PROBLEM STATEMENT: Find the line that contains "Free Meme Pictures"; please output it and each line after it, exactly as shown, up to the end of the entries below, skipping pictures.

· · ·

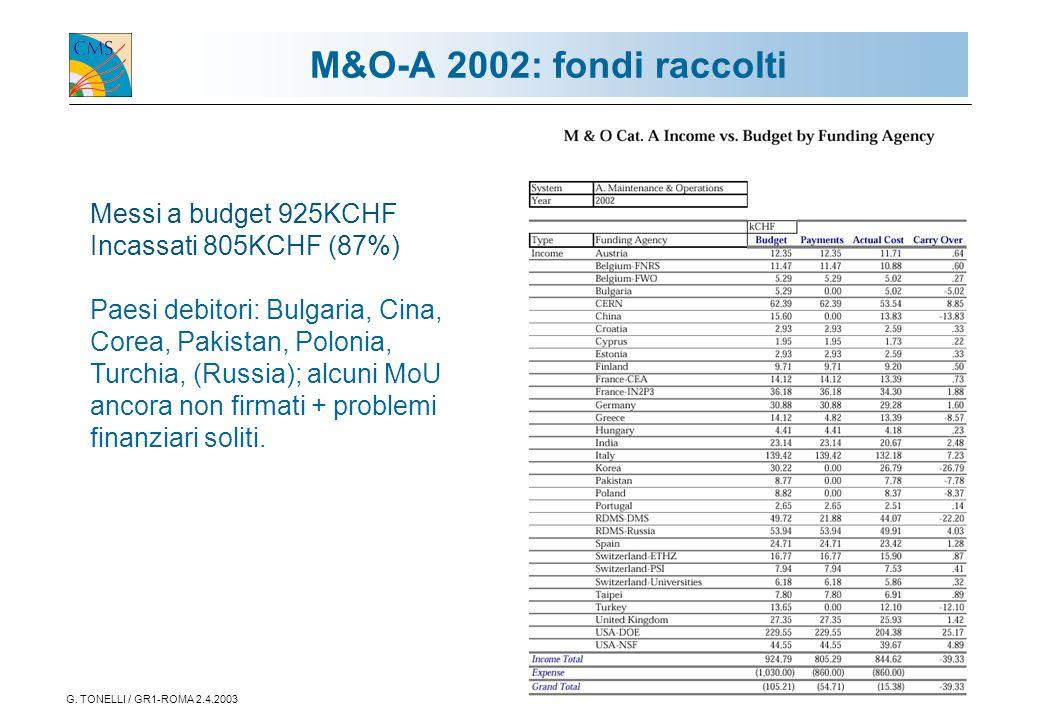 G. TONELLI / GR1-ROMA 2.4.20032 Messi a budget 925KCHF Incassati 805KCHF (87%) Paesi debitori: Bulgaria, Cina, Corea, Pakistan, Polonia, Turchia, (Rus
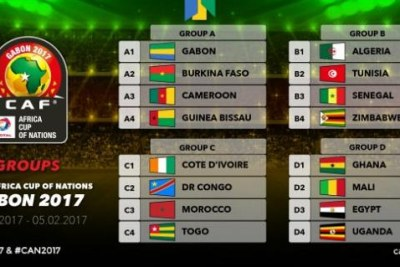 Draws for 2016 African Cup of Nations finals in Gabon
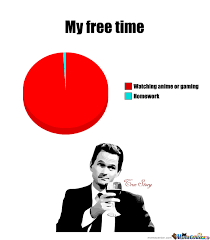 Free Meme Pictures - rmx my free time by cobalt23 meme center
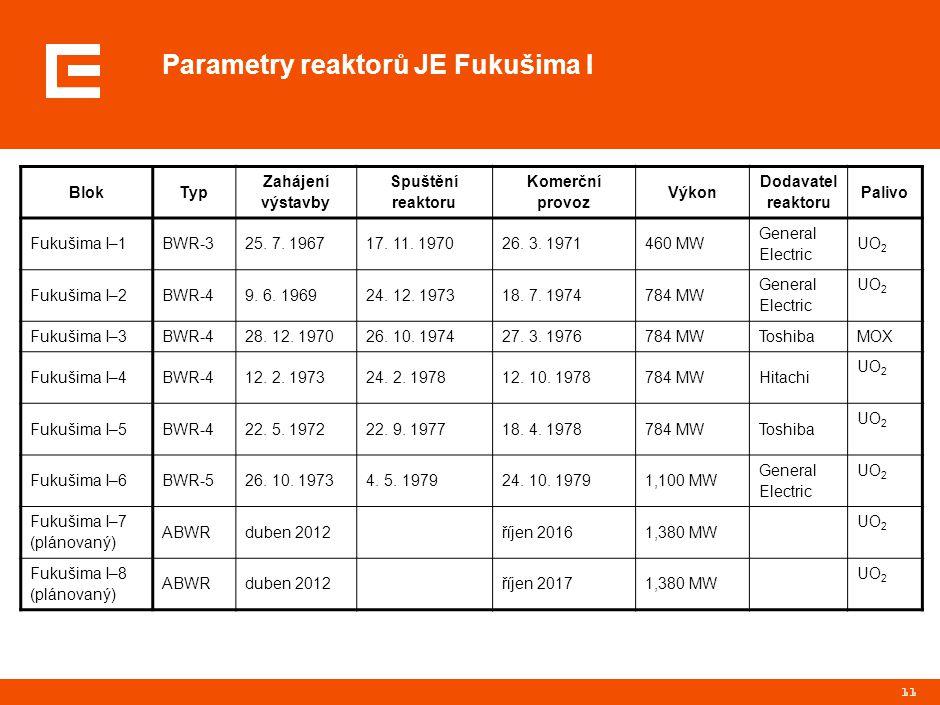 Seznam varných reaktorů v Evropě (ve světě jich pracuje celkem 94, Kromě Japonska a EU také v USA, Mexiku, Rusku, Číně, Indii)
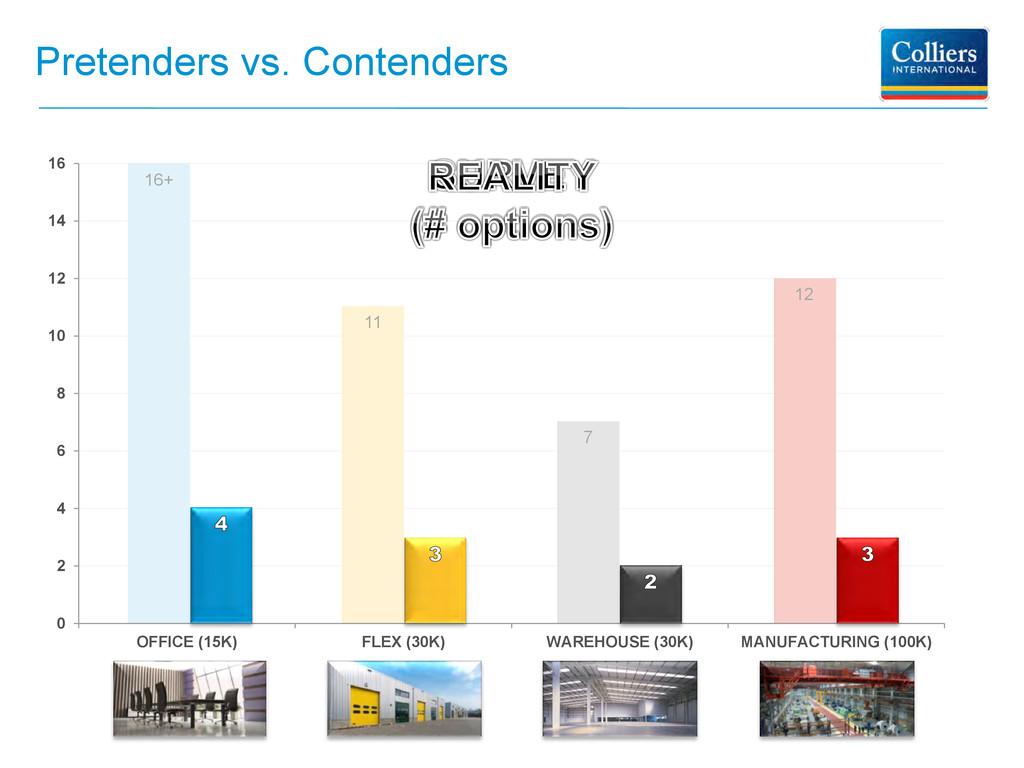 Pretenders vs. Contenders 0 2 4 6 8 10 12 14 16...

· · ·

COMPLETED TASK:
 Free Meme Pictures - rmx my free time by cobalt23 meme center
 Seznam varných reaktorů v Evropě (ve světě jich pracuje celkem 94, Kromě Japonska a EU také v USA, Mexiku, Rusku, Číně, Indii)
 Pretenders vs. Contenders 0 2 4 6 8 10 12 14 16...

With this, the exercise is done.